I have recently shared a Python notebook using Google Colab (and GitHub). The code implements an entire workflow for climate science starting from data retrieving (seasonal forecasts and reanalysis) to the calculation of performance metrics (deterministic and probabilistic). I remember when years ago, when I started working on seasonal forecasts, the same workflow was much longer and complicate: I was retrieving data from the ECMWF ECGATE cluster (based on AIX), postprocessing them with GRIB tools and CDO and then analysing with MATLAB using metrics developed by me and my colleagues. Now the same workflow can be implemented: 1) using open source tools and 2) in a reproducible way with minimal effort.
We can easily say that today we have a Python-based ecosystem for climate data analysis which includes:
- xarray for multi-dimensional data manipulation
- dask for out-of-core computation (look here for an example)
- cfgrib to access GRIB data with xarray
- numpy for scientific computing
- cdsapi to retrieve data from the Copernicus Data Store
- eofs for EOF analysis
- xskillscore for forecast verifification scores
- matplotlib and cartopy for mapping and data visualisation
This list is not exhaustive and it is based on my personal experience. If you think that something is missing feel free to send me a message or a Tweet. You can also give a look at this page for an extended discussion on a Python stack for Atmospheric and Ocean Science and to pangeo for a Python ecosystem for Big Data in geosciences.

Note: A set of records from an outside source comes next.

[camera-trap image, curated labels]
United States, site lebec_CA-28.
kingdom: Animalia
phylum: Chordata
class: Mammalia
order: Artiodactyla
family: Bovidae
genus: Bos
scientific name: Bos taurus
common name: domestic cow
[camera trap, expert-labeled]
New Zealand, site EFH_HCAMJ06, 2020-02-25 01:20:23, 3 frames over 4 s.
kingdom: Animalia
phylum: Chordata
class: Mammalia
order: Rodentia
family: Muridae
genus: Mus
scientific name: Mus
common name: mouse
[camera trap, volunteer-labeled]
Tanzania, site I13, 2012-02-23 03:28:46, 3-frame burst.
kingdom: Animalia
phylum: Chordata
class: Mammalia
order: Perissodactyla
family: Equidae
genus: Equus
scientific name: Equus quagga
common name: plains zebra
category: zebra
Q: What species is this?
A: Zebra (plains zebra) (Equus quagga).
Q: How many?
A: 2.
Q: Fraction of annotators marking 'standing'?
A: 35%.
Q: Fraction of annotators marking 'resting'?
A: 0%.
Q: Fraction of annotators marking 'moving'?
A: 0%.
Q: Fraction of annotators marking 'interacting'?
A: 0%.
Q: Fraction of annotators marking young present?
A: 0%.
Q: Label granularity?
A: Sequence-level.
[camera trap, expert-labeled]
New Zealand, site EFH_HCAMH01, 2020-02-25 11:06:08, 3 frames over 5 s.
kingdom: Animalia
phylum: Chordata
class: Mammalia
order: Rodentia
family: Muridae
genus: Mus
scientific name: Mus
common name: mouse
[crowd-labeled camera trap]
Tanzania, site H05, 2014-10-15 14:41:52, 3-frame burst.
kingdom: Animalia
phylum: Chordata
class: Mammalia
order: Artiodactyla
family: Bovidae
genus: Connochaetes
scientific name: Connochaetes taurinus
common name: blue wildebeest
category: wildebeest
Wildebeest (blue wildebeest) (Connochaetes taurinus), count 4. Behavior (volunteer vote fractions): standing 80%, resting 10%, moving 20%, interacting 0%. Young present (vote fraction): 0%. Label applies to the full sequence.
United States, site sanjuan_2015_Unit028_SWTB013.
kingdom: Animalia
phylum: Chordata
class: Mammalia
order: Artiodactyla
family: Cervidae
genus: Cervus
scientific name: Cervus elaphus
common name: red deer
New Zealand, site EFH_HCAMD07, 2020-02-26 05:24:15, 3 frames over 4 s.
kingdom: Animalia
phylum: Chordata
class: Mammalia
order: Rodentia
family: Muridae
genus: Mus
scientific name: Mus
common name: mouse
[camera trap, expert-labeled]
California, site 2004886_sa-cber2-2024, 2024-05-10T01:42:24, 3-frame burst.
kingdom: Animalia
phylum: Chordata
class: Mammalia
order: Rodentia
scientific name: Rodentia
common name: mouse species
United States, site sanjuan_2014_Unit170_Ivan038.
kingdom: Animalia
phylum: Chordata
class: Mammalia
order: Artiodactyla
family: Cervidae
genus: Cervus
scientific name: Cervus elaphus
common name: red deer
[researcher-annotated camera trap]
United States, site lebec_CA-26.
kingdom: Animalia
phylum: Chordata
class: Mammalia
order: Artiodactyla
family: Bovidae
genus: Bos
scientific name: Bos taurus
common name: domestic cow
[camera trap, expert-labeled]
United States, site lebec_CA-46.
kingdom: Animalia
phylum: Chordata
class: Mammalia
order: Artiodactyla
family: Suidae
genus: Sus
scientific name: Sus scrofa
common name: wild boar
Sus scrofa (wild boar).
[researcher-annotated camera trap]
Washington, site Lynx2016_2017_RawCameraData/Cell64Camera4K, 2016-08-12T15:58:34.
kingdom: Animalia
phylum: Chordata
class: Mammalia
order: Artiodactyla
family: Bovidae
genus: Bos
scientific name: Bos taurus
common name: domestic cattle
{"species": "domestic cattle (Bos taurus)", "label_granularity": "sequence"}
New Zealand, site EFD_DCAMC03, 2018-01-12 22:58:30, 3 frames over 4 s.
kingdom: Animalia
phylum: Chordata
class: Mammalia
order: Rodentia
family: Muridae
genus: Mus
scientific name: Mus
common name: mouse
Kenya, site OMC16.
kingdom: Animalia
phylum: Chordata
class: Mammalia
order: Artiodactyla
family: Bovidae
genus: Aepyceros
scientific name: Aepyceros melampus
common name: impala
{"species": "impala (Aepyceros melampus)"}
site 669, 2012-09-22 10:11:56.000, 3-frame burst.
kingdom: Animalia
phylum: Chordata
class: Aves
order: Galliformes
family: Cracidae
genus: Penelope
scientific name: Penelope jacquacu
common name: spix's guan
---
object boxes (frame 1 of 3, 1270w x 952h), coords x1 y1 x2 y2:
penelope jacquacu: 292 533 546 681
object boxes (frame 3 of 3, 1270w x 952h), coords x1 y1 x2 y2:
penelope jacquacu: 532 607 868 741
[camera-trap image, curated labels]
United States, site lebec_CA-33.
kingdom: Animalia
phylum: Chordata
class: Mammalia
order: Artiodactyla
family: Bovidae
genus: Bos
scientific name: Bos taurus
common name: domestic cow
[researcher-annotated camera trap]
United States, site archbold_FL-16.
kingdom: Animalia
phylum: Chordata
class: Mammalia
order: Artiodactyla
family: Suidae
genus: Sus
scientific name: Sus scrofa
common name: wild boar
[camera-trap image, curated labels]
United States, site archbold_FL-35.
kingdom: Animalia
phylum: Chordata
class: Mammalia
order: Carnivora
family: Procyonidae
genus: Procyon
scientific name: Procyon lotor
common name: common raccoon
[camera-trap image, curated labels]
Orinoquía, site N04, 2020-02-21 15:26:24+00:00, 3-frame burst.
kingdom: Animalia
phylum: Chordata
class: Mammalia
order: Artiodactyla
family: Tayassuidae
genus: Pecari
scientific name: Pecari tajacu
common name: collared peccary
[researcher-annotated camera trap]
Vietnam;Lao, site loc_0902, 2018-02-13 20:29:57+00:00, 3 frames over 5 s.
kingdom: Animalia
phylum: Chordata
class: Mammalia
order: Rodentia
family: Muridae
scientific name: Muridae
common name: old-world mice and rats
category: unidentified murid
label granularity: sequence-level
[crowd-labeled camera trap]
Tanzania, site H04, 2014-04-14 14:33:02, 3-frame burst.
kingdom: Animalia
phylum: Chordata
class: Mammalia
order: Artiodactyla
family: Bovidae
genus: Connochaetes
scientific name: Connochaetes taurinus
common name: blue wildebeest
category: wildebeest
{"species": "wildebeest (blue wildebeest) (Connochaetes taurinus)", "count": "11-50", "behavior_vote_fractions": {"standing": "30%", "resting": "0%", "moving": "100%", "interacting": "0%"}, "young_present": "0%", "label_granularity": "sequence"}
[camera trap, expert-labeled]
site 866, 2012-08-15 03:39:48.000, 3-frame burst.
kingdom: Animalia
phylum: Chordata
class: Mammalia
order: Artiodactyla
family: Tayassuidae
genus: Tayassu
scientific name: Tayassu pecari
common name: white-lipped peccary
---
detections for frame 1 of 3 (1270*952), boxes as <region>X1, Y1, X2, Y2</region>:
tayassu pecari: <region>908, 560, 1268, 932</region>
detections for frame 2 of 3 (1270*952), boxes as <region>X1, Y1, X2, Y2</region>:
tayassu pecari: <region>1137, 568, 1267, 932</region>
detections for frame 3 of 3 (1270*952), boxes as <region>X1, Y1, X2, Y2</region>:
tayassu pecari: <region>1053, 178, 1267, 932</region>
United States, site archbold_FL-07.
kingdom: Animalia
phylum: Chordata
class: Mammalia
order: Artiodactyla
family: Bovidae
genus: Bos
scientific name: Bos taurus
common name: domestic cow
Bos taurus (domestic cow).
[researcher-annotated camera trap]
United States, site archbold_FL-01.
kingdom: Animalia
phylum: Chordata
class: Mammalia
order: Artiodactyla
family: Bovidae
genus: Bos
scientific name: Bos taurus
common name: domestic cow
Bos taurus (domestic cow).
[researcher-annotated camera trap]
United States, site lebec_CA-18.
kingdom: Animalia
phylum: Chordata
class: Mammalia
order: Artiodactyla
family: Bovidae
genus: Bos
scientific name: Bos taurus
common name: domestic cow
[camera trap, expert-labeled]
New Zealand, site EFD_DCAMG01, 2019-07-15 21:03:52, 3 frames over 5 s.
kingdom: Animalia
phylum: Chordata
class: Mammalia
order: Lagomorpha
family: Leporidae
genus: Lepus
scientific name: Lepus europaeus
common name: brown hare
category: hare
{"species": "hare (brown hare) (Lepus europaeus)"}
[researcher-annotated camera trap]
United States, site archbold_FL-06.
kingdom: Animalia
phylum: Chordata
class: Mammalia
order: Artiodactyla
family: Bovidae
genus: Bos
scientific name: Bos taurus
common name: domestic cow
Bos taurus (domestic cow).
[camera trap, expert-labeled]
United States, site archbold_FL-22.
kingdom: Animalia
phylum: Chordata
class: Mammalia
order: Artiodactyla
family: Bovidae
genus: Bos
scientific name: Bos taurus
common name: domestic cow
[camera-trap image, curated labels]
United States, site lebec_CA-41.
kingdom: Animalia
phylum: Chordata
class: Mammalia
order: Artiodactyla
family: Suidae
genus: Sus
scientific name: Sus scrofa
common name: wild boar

And the reproducibility? Part of the reproducibility derives from the openness of software (and data, as for the Copernicus Data Store) but also is implemented by amazing tools like Jupyter and services like GitHub/Gitlab, Binder and Google Colab. Reproducibility is definitely a fundamental topic in science and building reproducible workflows should be a priority to have a more transparent and fairer, in other words, a better science.